[Information given]

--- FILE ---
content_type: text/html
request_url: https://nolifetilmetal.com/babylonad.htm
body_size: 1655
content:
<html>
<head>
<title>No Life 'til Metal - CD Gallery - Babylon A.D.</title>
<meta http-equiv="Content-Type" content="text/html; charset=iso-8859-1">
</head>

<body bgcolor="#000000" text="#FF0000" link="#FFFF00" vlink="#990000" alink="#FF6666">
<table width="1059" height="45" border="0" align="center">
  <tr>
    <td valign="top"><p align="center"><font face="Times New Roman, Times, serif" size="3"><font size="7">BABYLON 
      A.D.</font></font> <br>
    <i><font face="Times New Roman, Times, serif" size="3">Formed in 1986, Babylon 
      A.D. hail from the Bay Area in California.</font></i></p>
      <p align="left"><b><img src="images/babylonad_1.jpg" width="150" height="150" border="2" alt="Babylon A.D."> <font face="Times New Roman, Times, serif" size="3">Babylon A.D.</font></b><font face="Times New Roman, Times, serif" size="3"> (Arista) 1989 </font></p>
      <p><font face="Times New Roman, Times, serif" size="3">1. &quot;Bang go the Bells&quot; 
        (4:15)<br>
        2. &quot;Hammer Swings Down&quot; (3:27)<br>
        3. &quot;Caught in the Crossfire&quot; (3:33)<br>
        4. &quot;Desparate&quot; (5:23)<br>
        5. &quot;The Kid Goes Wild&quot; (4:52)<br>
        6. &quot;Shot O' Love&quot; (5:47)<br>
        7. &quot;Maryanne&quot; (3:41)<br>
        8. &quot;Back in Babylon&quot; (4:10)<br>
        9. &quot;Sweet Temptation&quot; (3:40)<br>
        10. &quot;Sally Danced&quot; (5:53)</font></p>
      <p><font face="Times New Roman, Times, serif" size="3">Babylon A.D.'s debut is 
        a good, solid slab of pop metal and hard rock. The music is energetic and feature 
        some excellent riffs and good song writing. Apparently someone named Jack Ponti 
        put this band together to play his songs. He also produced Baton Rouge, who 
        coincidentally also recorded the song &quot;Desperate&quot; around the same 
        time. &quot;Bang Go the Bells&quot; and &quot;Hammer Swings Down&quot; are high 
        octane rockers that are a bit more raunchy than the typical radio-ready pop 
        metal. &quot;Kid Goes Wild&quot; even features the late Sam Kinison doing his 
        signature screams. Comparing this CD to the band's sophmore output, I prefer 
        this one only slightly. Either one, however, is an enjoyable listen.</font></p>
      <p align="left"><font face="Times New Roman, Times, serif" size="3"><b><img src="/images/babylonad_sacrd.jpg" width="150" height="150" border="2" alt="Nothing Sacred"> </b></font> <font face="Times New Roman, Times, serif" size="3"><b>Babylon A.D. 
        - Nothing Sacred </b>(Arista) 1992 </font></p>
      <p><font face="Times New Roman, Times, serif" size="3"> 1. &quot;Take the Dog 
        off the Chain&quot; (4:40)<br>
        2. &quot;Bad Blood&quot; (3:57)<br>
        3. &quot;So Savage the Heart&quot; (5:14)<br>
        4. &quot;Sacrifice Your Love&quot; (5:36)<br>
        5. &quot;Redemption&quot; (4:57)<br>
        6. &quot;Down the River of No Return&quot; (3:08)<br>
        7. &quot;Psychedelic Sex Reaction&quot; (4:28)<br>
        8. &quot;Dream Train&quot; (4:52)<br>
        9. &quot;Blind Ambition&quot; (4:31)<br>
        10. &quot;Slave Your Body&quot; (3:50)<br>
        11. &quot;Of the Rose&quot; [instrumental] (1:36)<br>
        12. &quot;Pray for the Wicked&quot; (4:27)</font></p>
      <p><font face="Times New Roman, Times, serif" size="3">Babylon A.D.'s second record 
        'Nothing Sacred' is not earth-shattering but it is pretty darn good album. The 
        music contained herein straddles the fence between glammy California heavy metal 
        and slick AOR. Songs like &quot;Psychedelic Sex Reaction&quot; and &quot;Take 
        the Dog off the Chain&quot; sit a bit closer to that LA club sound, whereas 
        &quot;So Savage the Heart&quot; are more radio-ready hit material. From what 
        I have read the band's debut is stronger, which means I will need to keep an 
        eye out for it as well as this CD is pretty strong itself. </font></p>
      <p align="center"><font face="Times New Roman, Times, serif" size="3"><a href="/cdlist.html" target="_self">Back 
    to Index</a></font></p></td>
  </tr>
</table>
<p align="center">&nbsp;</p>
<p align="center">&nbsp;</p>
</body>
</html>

[/Information given]

## Directions
Among the records, find every line holding the word "center" and copy it.

## Your solution
<table width="1059" height="45" border="0" align="center">
    <td valign="top"><p align="center"><font face="Times New Roman, Times, serif" size="3"><font size="7">BABYLON 
      <p align="center"><font face="Times New Roman, Times, serif" size="3"><a href="/cdlist.html" target="_self">Back 
<p align="center">&nbsp;</p>
<p align="center">&nbsp;</p>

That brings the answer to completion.